Respecto a la castración, puesta en primer plano del enigma de la diferencia, de la constitución subjetiva de la alteridad inscripta en principio como interrogante ligado a la sexualidad, y al mismo tiempo desarticulación del abrochamiento entre pene y significante fálico con el cual el psicoanálisis ha rellenado mediante la teoría sexual infantil un interrogante esencial acerca de la incompletud ontológica.
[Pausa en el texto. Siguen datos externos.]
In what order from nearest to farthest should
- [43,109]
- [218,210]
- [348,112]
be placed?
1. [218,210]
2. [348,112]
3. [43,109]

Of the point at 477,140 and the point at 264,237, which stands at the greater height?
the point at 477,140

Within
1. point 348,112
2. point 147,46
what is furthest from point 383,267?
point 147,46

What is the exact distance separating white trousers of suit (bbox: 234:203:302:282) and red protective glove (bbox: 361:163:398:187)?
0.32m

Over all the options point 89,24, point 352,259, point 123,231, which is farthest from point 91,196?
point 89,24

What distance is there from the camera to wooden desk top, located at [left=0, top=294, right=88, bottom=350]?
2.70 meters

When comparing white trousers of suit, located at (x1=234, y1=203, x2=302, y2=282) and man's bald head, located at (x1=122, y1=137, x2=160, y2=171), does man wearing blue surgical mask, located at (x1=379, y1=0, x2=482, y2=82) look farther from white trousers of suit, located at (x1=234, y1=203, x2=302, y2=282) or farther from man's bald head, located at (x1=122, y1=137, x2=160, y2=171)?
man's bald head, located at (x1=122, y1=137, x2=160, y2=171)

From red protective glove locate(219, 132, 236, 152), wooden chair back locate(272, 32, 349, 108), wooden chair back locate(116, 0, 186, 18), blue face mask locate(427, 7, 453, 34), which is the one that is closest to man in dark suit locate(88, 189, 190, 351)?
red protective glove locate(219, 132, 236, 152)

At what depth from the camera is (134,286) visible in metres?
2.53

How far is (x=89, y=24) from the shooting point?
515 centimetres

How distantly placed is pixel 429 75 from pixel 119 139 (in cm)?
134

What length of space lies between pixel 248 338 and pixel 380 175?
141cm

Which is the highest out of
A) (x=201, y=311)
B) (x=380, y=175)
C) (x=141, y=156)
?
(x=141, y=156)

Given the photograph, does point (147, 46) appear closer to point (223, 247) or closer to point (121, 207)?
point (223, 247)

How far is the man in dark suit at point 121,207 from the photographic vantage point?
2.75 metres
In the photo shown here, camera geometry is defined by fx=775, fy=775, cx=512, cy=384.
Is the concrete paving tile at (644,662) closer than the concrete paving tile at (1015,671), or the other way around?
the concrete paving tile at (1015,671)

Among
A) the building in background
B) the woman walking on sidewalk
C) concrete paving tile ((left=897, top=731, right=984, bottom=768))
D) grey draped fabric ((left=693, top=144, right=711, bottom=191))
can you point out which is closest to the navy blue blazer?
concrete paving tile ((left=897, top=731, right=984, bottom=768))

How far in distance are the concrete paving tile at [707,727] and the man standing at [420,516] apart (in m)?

3.- Por último, la depuración dentro del corpus teórico de los enunciados indefendibles no sólo desde el punto de vista de la historia de la humanidad, sino obsoletos y obstaculizantes desde el punto de vista de vista intrateórico. Estos, a su vez, pueden dividirse en dos grupos:

a) Aquellos que toman el carácter de clishés que intentan respuestas no satisfactorias para preguntas vigentes acerca de fenómenos cuya explicación se torna imprescindible, y que en su afán de dar coherencia operan al modo de elaboraciones secundarias, ofreciendo hipótesis adventicias que producen “una acumulación obscena” (en términos de Kuhn) de irregularidades en razón de limitaciones previas que la teoría arrastraba. A modo de ejemplo: Si el lamarckismo que da origen a la teoría filogenética no tiene ya ningún asidero en la biología contemporánea, el carácter filogenético de las fantasías originarias constituye aún un lastre que obliga a elaborar nuevas respuestas acerca de la regularidad de las fantasías originarias y a otorgarles su estatuto a partir de recuperar el carácter de problema a resolver que propicie un ensamblaje diferente del hallazgo. Del mismo modo, la compulsión de repetición no puede sostenerse ya en una metafísica biológica de la pulsión de muerte, y requiere un sistema explicativo más adecuado tanto intra como inter-teóricamente, acorde a nuestra práctica clínica y sin ceder en la marcación que opera de modo inquietante respecto al carácter indomeñable del deseo y la imposibilidad de superación “madurativa” con el cual la teoría de los estadios libidinales pretende la reabsorción de la sexualidad desligada. No podemos, por otra parte, dejar de tener en cuenta que aquello que sostiene como error de base a ambas cuestiones: pulsión de muerte y teoría filogenética, radica en sostener una contigüidad entre la naturaleza y la vida representacional, y en el límite mismo, una dependencia de la segunda respecto a la primera, en cuyos excesos -“metabiología” de Ferenczi, Ello concebido como “madre natura” en Groddeck, radicalización del instinto de muerte en Klein- no puede dejar de reconocerse la raigambre freudiana.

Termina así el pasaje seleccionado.